Powell gave an emotional farewell speech to cheering department employees Wednesday morning, shortly before the Senate committee voted to approve Rice.

In more than 10 hours of hearings over two days, Rice laid out plans for an ambitious second-term Bush foreign policy.

She pledged to revive U.S. alliances overseas, focus on relations with other major powers, devote personal attention to Middle East peace and reform U.S. public diplomacy.

She also promised to fight for more resources for U.S. foreign policy despite tight federal budgets, continuing a rebuilding process begun by Powell and his deputy, Richard Armitage.

Democrats on the panel, occasionally joined by several Republicans, used the hearings to register sharp objections to U.S. policy in Iraq and the Bush team’s depiction of the threat from Iraqi dictator Saddam Hussein before the war.

Several also criticized what they said was Rice’s reluctance to admit mistakes and pugnacious attitude toward vexing nations such as Iran and Venezuela.

“I’m going to vote for you, but I must tell you it’s with a little bit of frustration and some reservation,” the panel’s ranking Democrat, Sen. Joseph Biden of Delaware, told Rice in one exchange.

“You sort of stuck to the party line, which seems pretty consistent: You’re always right. You all never made any mistakes. You’re never wrong. And it’s almost like if I acknowledge any … misjudgments on the part of me or the president or anyone in the team, it’s a sign of weakness,” Biden said.

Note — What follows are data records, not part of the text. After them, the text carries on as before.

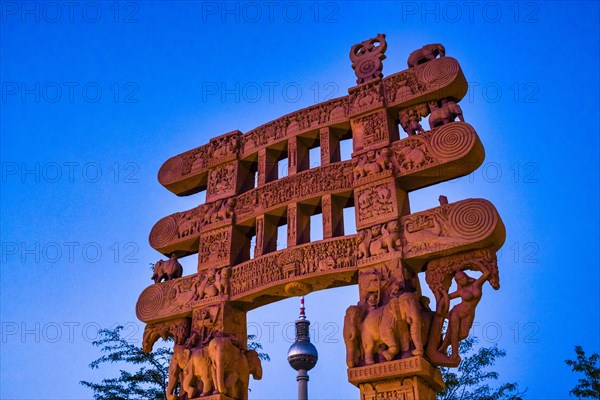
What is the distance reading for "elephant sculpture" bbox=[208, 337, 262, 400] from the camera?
8828 mm

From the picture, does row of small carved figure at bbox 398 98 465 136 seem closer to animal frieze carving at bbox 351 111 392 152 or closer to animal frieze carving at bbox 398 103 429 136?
animal frieze carving at bbox 398 103 429 136

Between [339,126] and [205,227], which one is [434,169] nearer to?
[339,126]

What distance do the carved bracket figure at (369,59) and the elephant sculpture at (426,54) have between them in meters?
0.52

Rice acknowledged problems with the post-war reconstruction effort in Iraq. “We didn’t have the right skills, the right capacity to deal with a reconstruction effort of this kind,” she said.

But she said history would render the ultimate judgment of Bush’s decisions on Iraq.

Two Democrats – former presidential candidate Sen. John Kerry, D-Mass., and Sen. Barbara Boxer, D-Calif. – voted against her nomination.

The handful of Democrats who plan to delay the Senate vote said they wanted more time to analyze the hearings, blocking Republicans’ hopes to approve Bush’s new Cabinet immediately after he begins a second term.